[Spatial questions based on pictures]
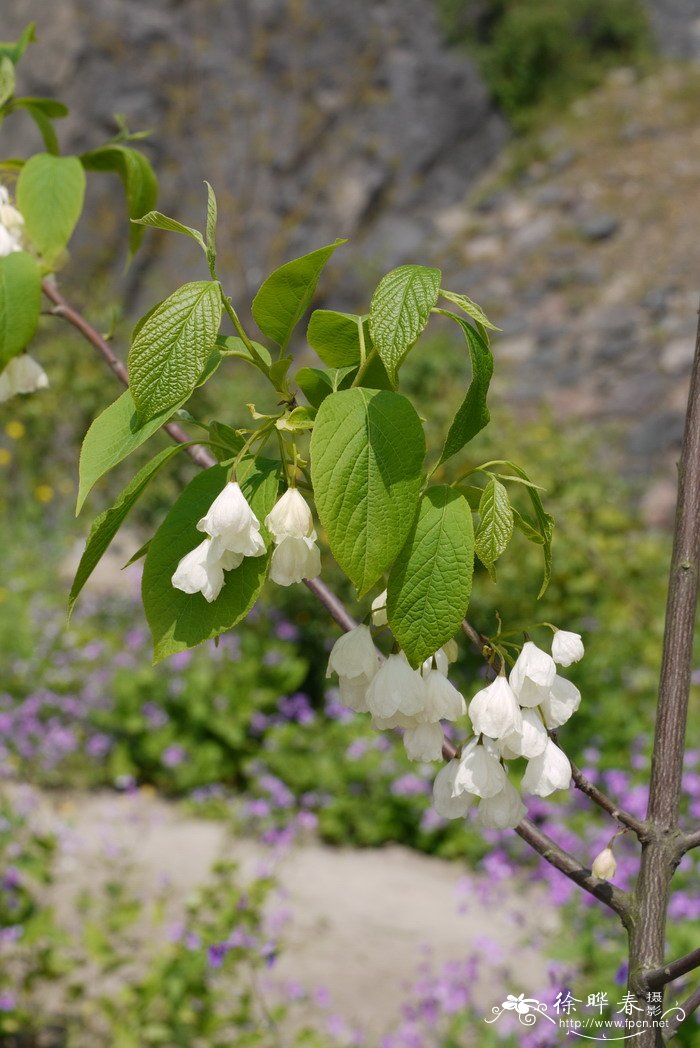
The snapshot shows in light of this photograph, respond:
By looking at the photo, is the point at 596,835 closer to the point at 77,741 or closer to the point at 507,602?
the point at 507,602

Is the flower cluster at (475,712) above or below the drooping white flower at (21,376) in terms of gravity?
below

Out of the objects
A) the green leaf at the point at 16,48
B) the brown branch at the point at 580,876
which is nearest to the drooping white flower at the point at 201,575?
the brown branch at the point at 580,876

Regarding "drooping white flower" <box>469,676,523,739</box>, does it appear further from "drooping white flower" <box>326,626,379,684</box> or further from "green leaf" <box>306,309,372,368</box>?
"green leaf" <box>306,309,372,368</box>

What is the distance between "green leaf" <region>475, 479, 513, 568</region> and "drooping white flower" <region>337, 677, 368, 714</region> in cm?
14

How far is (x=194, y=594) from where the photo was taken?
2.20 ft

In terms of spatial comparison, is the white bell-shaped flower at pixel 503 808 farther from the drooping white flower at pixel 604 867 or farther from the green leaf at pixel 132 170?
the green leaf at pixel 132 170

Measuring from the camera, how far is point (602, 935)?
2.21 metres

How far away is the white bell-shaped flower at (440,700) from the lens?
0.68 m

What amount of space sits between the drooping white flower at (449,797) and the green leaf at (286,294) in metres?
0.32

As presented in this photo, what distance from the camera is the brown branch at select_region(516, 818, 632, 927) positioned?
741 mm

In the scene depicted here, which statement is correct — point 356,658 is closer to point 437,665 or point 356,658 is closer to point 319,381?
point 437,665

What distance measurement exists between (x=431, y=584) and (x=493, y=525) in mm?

---

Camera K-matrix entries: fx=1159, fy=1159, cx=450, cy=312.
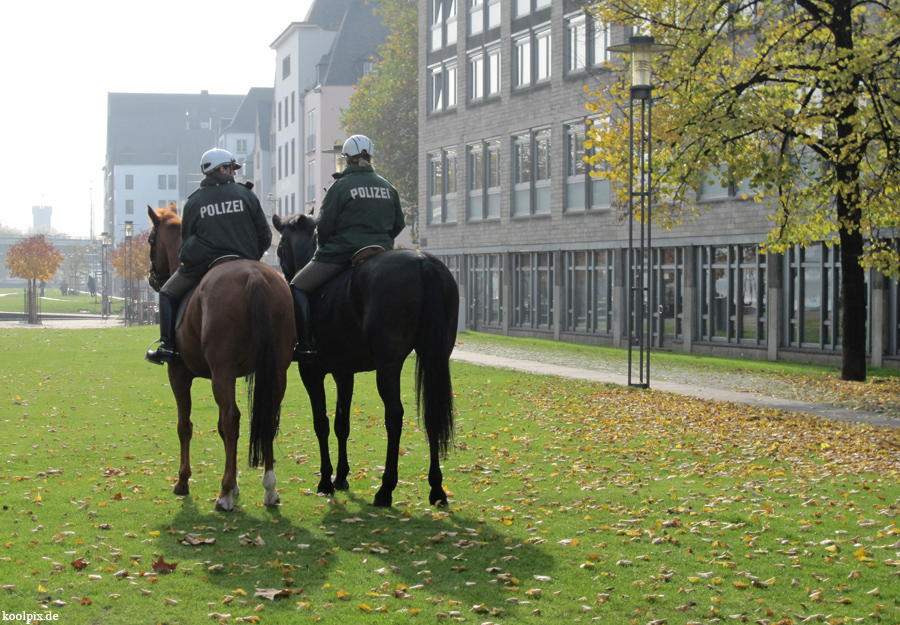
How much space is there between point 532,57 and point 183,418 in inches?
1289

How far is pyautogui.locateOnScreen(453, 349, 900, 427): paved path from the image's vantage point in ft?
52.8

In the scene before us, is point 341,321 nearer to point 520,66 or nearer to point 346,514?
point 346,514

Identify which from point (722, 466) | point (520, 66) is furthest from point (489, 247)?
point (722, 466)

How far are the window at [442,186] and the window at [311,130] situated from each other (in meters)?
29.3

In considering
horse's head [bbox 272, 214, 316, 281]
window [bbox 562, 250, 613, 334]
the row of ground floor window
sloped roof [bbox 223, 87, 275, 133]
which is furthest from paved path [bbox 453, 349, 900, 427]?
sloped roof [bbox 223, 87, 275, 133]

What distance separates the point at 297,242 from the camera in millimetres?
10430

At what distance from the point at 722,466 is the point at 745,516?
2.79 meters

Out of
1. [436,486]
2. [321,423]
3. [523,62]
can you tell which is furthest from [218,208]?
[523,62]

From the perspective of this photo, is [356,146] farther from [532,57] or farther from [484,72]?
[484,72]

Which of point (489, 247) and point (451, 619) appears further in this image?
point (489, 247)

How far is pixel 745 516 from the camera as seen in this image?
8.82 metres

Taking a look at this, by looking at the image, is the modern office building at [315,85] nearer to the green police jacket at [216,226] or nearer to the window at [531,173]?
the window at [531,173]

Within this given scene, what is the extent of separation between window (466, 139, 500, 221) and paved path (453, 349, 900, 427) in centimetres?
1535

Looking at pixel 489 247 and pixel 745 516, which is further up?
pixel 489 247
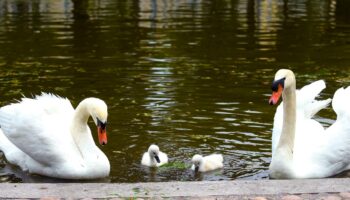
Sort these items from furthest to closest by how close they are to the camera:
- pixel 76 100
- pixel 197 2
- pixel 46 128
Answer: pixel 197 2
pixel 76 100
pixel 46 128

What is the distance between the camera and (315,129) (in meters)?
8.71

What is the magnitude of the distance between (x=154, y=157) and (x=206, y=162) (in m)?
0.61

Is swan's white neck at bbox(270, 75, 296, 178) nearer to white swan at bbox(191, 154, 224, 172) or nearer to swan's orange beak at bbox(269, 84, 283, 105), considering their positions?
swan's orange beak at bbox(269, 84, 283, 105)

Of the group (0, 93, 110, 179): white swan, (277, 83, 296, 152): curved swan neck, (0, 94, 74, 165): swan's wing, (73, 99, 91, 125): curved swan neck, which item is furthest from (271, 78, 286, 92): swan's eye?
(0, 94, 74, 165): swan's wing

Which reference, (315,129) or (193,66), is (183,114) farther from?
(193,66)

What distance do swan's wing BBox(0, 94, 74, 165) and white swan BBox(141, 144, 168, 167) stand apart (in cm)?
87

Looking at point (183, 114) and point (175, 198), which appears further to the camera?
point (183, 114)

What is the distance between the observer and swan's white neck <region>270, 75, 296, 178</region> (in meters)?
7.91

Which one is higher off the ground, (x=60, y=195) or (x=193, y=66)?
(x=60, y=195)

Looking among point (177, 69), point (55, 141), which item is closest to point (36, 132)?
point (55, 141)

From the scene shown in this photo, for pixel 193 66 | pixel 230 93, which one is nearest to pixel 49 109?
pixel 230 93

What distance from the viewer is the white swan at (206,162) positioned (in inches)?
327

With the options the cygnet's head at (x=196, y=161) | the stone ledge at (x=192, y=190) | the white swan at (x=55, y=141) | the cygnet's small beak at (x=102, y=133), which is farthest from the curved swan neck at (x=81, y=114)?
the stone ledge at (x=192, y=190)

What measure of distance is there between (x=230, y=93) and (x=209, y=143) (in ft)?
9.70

--

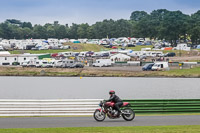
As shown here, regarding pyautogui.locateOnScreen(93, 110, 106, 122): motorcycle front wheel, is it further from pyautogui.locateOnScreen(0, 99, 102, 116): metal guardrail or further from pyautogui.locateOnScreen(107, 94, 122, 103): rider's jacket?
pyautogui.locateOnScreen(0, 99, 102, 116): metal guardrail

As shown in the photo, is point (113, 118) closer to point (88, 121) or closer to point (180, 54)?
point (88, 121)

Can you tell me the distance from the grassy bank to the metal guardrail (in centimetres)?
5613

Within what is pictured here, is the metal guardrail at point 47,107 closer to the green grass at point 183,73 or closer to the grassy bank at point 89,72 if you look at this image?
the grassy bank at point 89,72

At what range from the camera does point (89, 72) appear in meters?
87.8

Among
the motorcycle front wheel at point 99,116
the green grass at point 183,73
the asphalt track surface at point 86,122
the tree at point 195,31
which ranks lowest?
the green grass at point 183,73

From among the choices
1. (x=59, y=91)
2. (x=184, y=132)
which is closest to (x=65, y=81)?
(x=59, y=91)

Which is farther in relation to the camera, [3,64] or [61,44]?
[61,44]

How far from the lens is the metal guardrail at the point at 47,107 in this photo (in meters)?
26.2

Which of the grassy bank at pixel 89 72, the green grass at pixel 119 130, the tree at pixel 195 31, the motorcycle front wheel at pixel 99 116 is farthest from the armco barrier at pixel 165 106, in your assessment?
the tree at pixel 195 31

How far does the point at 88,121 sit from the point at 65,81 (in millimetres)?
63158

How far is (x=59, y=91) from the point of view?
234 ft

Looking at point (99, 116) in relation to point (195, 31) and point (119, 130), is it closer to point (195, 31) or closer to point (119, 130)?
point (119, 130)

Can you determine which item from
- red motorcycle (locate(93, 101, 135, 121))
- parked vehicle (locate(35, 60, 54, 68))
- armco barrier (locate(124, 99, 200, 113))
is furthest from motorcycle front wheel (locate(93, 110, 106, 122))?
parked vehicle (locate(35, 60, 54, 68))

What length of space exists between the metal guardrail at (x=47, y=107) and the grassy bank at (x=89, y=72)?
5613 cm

### EXERCISE OBJECTIVE:
Find each line in the items above that contains the word "head". Copy every such line.

### TASK RESULT:
horse's head [bbox 272, 214, 316, 281]
With the options the cygnet's head at (x=196, y=161) | the stone ledge at (x=192, y=190) | the white swan at (x=55, y=141) | the cygnet's small beak at (x=102, y=133), which is farthest from the curved swan neck at (x=81, y=114)?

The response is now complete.